### YOUR TASK
Copy out, word for word, the material between the line holding "Стиральная машина Candy BR 410B8-S White" and the line holding "Shaw and Rogers", both of those lines included.

### DATA
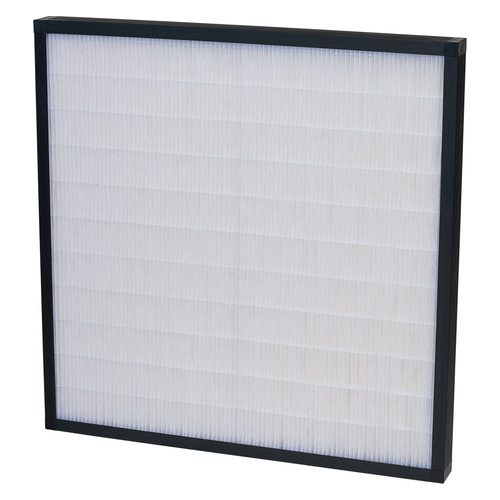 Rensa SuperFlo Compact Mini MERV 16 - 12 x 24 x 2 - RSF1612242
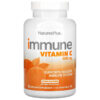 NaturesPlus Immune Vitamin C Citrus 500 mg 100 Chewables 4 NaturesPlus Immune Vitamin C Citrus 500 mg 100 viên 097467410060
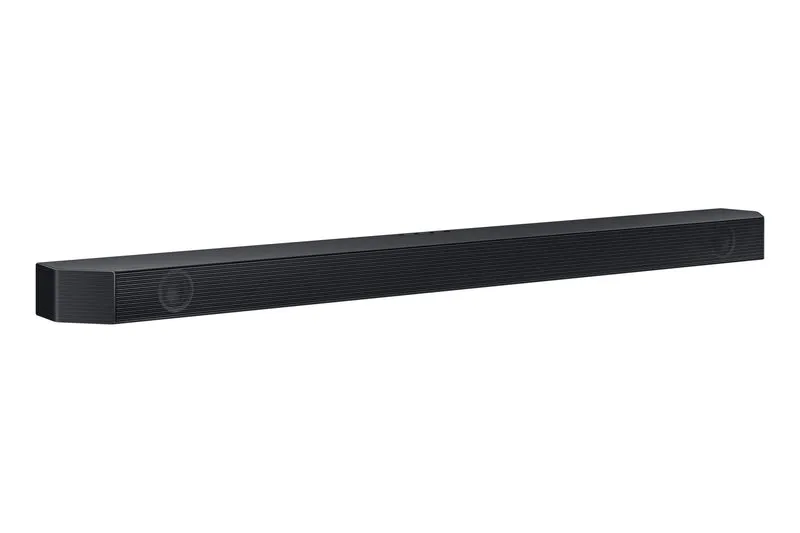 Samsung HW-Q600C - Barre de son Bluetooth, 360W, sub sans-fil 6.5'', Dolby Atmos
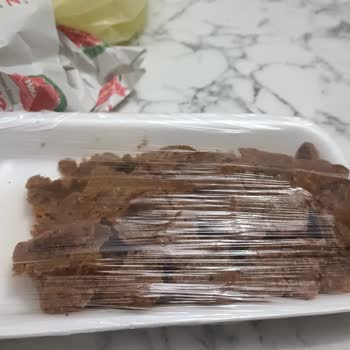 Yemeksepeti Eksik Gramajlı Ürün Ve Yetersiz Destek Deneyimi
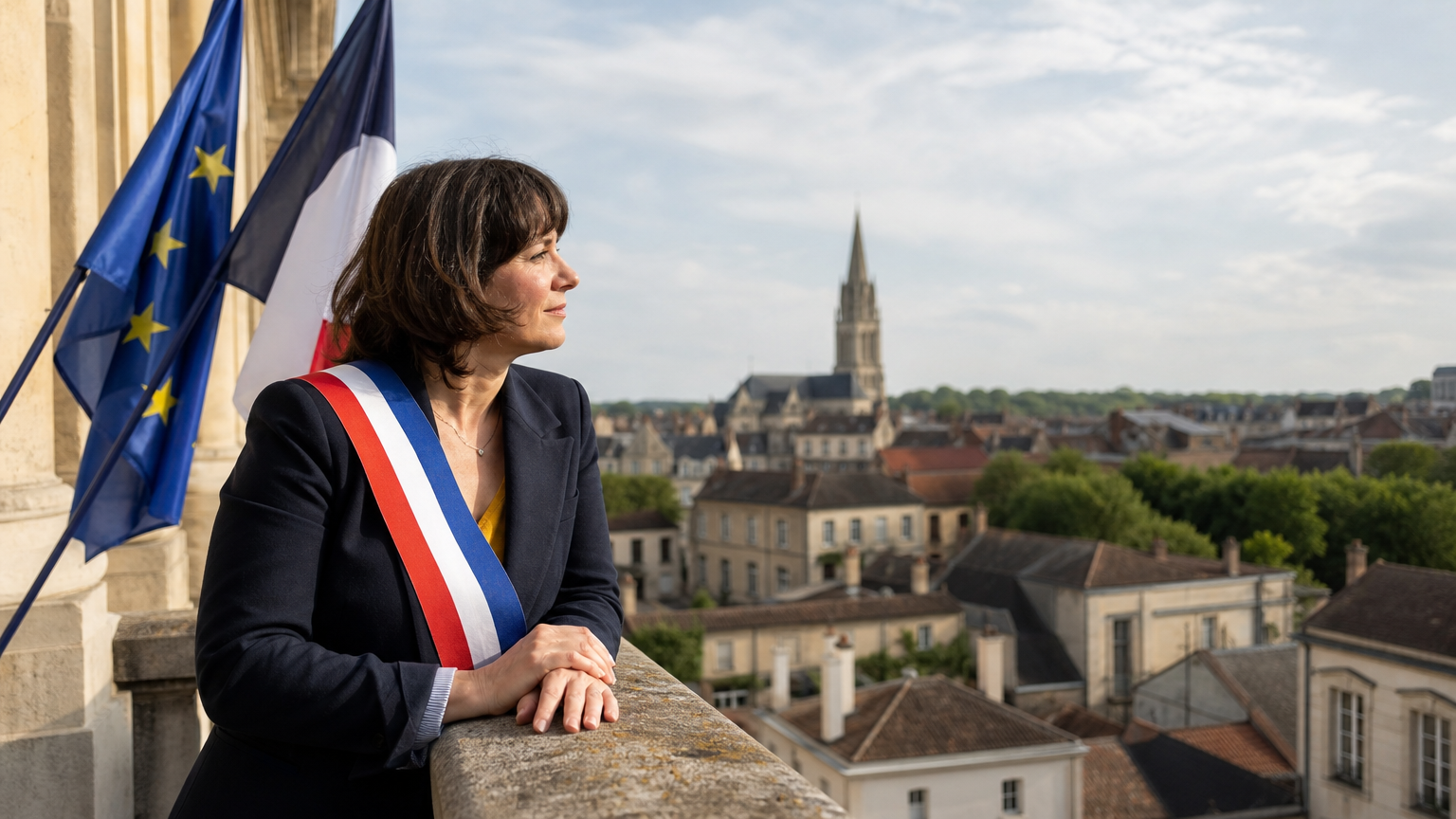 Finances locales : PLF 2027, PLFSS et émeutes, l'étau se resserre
* * *
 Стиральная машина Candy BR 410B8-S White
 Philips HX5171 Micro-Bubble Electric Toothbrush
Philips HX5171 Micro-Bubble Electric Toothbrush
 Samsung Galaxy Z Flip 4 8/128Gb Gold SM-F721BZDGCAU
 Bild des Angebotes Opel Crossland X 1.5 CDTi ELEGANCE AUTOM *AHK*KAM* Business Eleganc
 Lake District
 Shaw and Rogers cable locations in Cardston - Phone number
---
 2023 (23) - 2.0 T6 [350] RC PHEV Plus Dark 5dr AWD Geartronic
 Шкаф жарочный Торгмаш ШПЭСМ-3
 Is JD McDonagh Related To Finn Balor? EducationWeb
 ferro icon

### SOLUTION FOR THIS TASK
 Стиральная машина Candy BR 410B8-S White
 Philips HX5171 Micro-Bubble Electric Toothbrush
Philips HX5171 Micro-Bubble Electric Toothbrush
 Samsung Galaxy Z Flip 4 8/128Gb Gold SM-F721BZDGCAU
 Bild des Angebotes Opel Crossland X 1.5 CDTi ELEGANCE AUTOM *AHK*KAM* Business Eleganc
 Lake District
 Shaw and Rogers cable locations in Cardston - Phone number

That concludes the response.